1Pharmacy Department, Kaiser Permanente Colorado, Aurora, Colorado.


Kari L. Olson, Pharm.D., 2

2Pharmacy Department, Kaiser Permanente Colorado, Aurora, Colorado; Clinical Pharmacy Cardiac Risk Service, Kaiser Permanente Colorado, Aurora, Colorado; University of Colorado School of Pharmacy, Aurora, Colorado.


Jon Rasmussen, Pharm.D., 3

3Pharmacy Department, Kaiser Permanente Colorado, Aurora, Colorado; Clinical Pharmacy Cardiac Risk Service, Kaiser Permanente Colorado, Aurora, Colorado; University of Colorado School of Pharmacy, Aurora, Colorado.


Kara Hutka, Pharm.D., 4

4Pharmacy Department, Kaiser Permanente Colorado, Aurora, Colorado; Clinical Pharmacy Cardiac Risk Service, Kaiser Permanente Colorado, Aurora, Colorado; University of Colorado School of Pharmacy, Aurora, Colorado.


Brian Sandhoff, Pharm.D., 5

5Pharmacy Department, Kaiser Permanente Colorado, Aurora, Colorado; Clinical Pharmacy Cardiac Risk Service, Kaiser Permanente Colorado, Aurora, Colorado; University of Colorado School of Pharmacy, Aurora, Colorado.


Roseanne Hornak, Pharm.D., 6

6Pharmacy Department, Kaiser Permanente Colorado, Aurora, Colorado; Clinical Pharmacy Cardiac Risk Service, Kaiser Permanente Colorado, Aurora, Colorado; University of Colorado School of Pharmacy, Aurora, Colorado.


John Merenich, M.D., 7

7Clinical Pharmacy Cardiac Risk Service, Kaiser Permanente Colorado, Aurora, Colorado; Clinical Informatics Decision Support, Denver, Colorado.


Clinical Pharmacy Cardiac Risk Service Study Group

Study Objective. To assess the impact of a collaborative cardiovascular risk reduction service (Collaborative Cardiac Care Service [CCCS]) on total health care expenditures after an incident acute coronary event.

Design. Matched, retrospective cohort study.

Data Source. Kaiser Permanente Colorado (KPCO) databases.

Patients. Patients who had an incident coronary event between January 1999 and June 2004 and were either enrolled (CCCS group) or never enrolled in the CCCS (No CCCS group).
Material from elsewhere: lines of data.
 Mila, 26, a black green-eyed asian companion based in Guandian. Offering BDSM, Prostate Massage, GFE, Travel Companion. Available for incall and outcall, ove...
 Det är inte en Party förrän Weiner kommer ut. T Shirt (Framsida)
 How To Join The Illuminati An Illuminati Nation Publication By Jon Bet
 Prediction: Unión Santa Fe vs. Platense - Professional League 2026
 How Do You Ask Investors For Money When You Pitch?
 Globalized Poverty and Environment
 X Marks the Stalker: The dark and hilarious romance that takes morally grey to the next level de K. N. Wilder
Patients in the CCCS group (628 patients) were matched in a 1:1 ratio to patients in the No CCCS group (628 patients) by Chronic Disease Score (CDS) and total health care expenditures in the 180 days before the index coronary event (baseline).
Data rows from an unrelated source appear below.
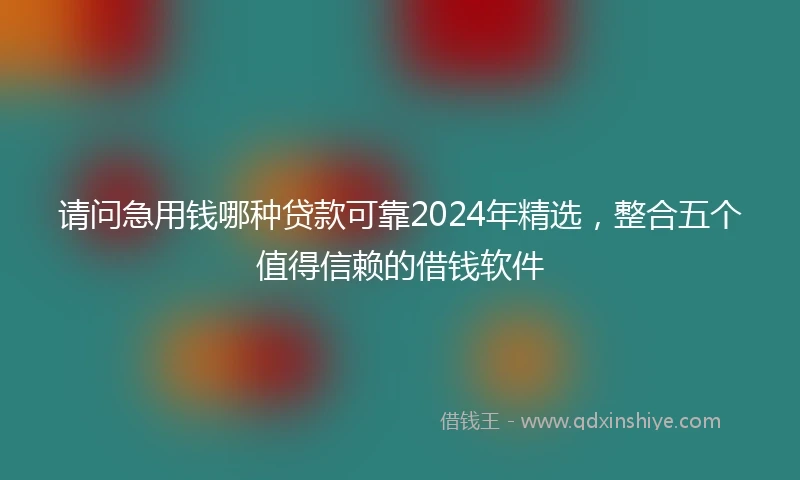 请问急用钱哪种贷款可靠2024年精选，整合五个值得信赖的借钱软件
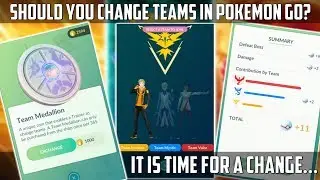 Should You Change Teams In Pokemon Go? It's Time For A Change...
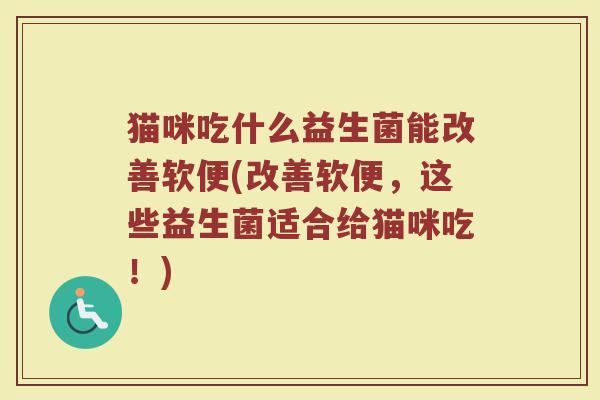 猫咪吃什么益生菌能改善软便(改善软便，这些益生菌适合给猫咪吃！)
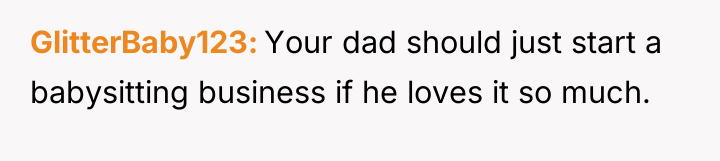 GlitterBaby123 Your dad should just start a babysitting business if...
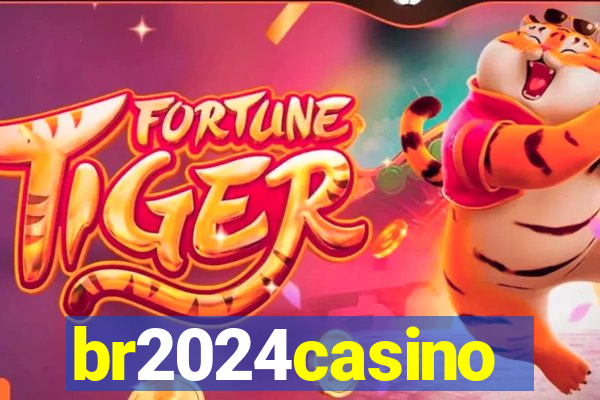 br2024casino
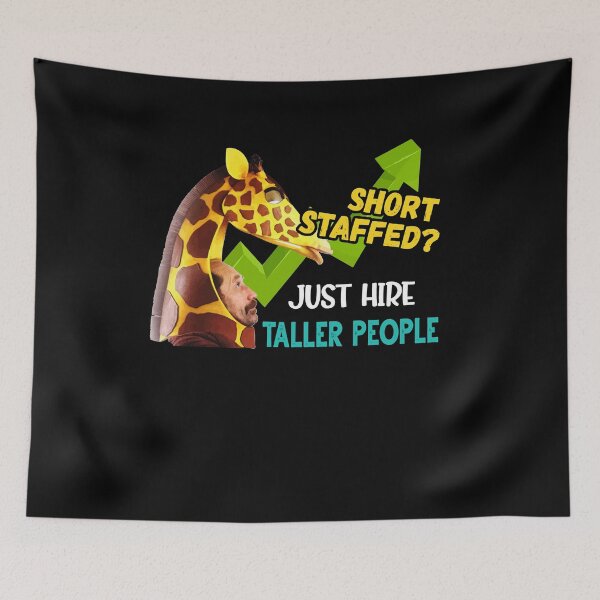 Item preview, Short Staffed Just Hire Taller People Meme Funny designed and sold by Dressed For  Duty.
Measurements and Main Results. Drug purchases and medical utilization encounters were extracted from the KPCO administrative and claims databases after the incident coronary event until death, KPCO plan termination, 3 years later, or December 31, 2005, whichever came first (follow-up). Expenditure estimates from the plan's decision support system (in 2007 U.S. dollars) were applied to each utilization encounter. A $1/follow-up day cost was applied to all patients in the CCCS group. Expenditures/follow-up day were modeled with adjustment for matching variables, patient characteristics, baseline expenditures, and intracorrelations of matched patients. Patients in the No CCCS group were slightly older and were more likely to be female and have had a myocardial infarction as their incident event compared with those in the CCCS group. During follow-up, there were 12 and 98 cardiac-related deaths and 16 and 188 all-cause deaths for the CCCS and No CCCS groups, respectively; mean and median total health care expenditures/day were $39 and $20, respectively, for the CCCS group, and $108 and $45, respectively, for the No CCCS group (all p<0.001). After adjustment, total health care expenditures for patients in the CCCS group were approximately $60/day ($21,900/yr) lower than those for patients in the No CCCS group (p<0.001; adjusted R2=0.29 with log-transformed expenditures).

Conclusion. The comprehensive and aggressive implementation of secondary cardiac prevention strategies and close monitoring and follow-up of patients with coronary artery disease provided by the CCCS were associated with reduced health care expenditures.